"I used to say that AI research seemed to have an odd blind spot towards the automation of programming work, and I suspected a subconscious self-preservation bias. The recent, almost accidental, discovery that GPT-3 can sort of write code does generate a slight shiver."
He was referring to the recently unveiled Generative Pretrained Transformer 3—GPT-3 for short—that, like MISIM, has successfully created code in multiple programming languages. The artificial intelligence laboratory OpenAI has been making significant inroads with machine learning models such as GPT-3. It was trained with a repository of 175 billion parameters and is capable of generating code from simple non-technical instructions. Instructed to design "a button that looks like a watermelon," for example, GPT-3 generated HTML code for a web page presentation, complete with an interactive watermelon prompt.
The team behind MISIM includes researchers from Intel, the Massachusetts Institute of Technology and the Georgia Institute of Technology.
MISIM is not the first system to compare code snippets, but its creators say its accuracy rate was up to 40 times that of its nearest competitors.

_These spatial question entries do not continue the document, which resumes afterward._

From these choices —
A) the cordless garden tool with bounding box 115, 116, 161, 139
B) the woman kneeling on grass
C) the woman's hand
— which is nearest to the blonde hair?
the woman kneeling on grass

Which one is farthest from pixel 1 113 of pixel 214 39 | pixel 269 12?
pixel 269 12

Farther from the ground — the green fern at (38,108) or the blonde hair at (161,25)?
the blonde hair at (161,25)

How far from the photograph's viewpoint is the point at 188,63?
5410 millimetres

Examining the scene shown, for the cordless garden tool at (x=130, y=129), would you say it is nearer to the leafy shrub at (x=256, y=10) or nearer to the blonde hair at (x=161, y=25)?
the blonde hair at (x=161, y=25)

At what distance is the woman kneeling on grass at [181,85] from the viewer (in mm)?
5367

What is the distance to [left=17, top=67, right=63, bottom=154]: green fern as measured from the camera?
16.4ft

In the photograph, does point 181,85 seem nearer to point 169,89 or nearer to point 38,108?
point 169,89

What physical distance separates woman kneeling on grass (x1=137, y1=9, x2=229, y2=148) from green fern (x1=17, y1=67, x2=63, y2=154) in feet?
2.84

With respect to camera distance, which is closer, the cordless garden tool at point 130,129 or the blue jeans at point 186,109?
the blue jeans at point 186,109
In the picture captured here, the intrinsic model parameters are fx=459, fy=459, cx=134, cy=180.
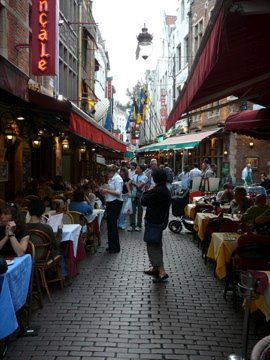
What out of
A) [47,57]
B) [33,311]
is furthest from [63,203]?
[33,311]

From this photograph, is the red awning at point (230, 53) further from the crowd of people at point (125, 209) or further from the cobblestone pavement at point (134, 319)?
the cobblestone pavement at point (134, 319)

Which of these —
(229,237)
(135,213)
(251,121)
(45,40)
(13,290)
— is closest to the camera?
(13,290)

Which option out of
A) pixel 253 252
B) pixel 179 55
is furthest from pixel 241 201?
pixel 179 55

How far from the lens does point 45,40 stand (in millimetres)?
12281

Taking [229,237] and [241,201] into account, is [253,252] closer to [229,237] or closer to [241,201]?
[229,237]

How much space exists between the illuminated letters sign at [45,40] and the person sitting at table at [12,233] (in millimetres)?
7599

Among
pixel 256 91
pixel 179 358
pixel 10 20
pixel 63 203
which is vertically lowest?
pixel 179 358

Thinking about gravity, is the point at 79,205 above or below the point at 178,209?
above

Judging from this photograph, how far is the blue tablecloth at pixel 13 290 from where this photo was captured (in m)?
4.06

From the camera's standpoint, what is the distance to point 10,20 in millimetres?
12766

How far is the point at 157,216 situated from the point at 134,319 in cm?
221

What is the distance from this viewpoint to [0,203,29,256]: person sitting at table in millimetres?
5109

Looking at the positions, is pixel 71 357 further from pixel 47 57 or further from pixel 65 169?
pixel 65 169

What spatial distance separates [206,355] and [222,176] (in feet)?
62.1
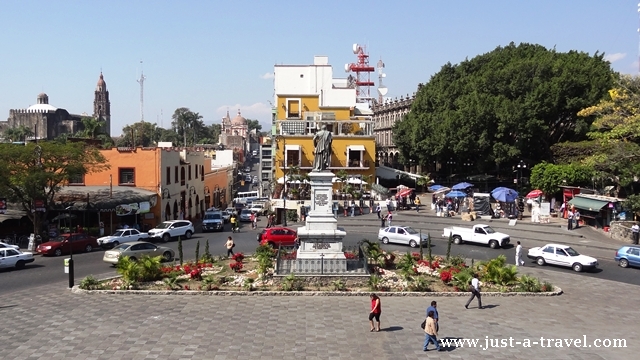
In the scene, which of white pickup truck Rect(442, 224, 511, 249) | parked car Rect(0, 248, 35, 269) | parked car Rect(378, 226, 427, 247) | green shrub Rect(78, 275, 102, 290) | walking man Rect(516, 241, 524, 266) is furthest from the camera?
parked car Rect(378, 226, 427, 247)

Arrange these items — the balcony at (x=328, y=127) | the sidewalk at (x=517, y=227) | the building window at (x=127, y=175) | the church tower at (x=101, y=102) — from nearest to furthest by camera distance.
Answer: the sidewalk at (x=517, y=227) < the building window at (x=127, y=175) < the balcony at (x=328, y=127) < the church tower at (x=101, y=102)

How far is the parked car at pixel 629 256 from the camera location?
87.2ft

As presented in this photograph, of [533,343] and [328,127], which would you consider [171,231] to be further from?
[533,343]

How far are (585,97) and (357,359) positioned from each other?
44333 mm

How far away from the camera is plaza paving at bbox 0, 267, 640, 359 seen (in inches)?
559

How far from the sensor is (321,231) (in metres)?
23.0

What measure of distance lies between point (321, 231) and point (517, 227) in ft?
64.1

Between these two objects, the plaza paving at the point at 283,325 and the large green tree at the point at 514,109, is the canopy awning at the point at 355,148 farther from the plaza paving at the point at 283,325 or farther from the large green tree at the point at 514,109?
the plaza paving at the point at 283,325

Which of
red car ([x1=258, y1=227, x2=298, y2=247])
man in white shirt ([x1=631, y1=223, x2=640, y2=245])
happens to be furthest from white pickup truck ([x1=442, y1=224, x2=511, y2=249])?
red car ([x1=258, y1=227, x2=298, y2=247])

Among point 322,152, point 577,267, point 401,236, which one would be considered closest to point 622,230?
point 577,267

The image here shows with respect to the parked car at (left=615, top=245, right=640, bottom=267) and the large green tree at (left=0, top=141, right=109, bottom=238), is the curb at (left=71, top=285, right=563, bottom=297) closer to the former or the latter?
the parked car at (left=615, top=245, right=640, bottom=267)

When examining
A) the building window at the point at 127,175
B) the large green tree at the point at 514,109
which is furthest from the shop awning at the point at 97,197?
the large green tree at the point at 514,109

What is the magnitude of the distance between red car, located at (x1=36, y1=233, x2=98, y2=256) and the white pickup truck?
20.8 m

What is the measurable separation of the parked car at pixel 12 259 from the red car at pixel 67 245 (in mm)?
3183
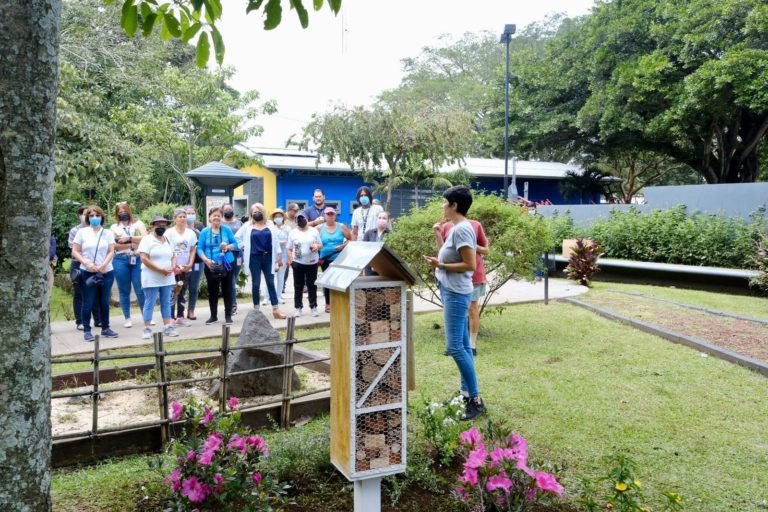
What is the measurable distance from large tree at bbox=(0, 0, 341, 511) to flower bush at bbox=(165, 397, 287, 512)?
2.92 feet

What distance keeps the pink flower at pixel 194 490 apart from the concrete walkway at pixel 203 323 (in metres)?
5.16

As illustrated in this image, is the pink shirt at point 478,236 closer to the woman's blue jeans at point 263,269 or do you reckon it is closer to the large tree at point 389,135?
the woman's blue jeans at point 263,269

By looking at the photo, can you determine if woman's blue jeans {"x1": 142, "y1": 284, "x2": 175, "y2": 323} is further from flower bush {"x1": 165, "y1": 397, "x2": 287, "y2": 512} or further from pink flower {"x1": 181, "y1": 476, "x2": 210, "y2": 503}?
pink flower {"x1": 181, "y1": 476, "x2": 210, "y2": 503}

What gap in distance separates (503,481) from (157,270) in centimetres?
626

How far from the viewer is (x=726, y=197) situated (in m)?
15.8

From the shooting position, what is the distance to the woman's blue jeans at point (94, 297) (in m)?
8.37

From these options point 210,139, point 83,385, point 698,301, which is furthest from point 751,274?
point 210,139

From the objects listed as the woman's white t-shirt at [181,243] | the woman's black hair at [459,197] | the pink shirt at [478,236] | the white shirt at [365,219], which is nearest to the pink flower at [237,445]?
the woman's black hair at [459,197]

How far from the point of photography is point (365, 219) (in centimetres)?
1109

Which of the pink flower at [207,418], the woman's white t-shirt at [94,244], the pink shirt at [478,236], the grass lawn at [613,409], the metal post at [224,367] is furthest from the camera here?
the woman's white t-shirt at [94,244]

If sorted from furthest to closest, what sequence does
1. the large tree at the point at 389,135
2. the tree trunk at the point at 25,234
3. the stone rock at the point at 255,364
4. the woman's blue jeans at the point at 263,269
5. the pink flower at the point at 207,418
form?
the large tree at the point at 389,135 → the woman's blue jeans at the point at 263,269 → the stone rock at the point at 255,364 → the pink flower at the point at 207,418 → the tree trunk at the point at 25,234

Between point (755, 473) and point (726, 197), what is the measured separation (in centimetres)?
1340

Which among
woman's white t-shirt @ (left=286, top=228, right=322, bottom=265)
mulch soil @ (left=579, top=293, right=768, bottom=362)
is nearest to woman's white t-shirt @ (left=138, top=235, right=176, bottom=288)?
woman's white t-shirt @ (left=286, top=228, right=322, bottom=265)

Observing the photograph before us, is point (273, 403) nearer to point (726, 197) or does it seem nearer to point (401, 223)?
point (401, 223)
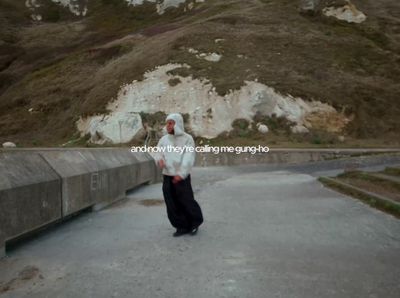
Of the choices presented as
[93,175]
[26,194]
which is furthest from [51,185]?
[93,175]

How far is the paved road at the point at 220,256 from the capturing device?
181 inches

Veselin Raychev, CTO at the Swiss-based company DeepCode, said that machine learning poses an exciting step forward in streamlining tremendously time-consuming bug-detection processes. DeepCode specializes in advanced bug-detection software. But, Raychev says, machine learning generates too many false positives.
"Practically they're not there yet," he said, "by a very big margin."
One reason for false positives is that AI is not good at spotting bugs unless they have been defined as such. But the MISIM system does not rely on such definitions. Instead, by comparing a new program with code previously established as correct, it can raise a flag when significant differences, which could be errors, are detected.
As MISIM matures and broadens its ability to translate plain English instructions into programming code, Gottschlich says, everyone will be able to design their own programs.
"Building little apps for your phone, or things like that that will help your everyday life—I think those are not too far off," Gottschlich said. "I would like to see 8 billion people create software in whatever way is most natural for them."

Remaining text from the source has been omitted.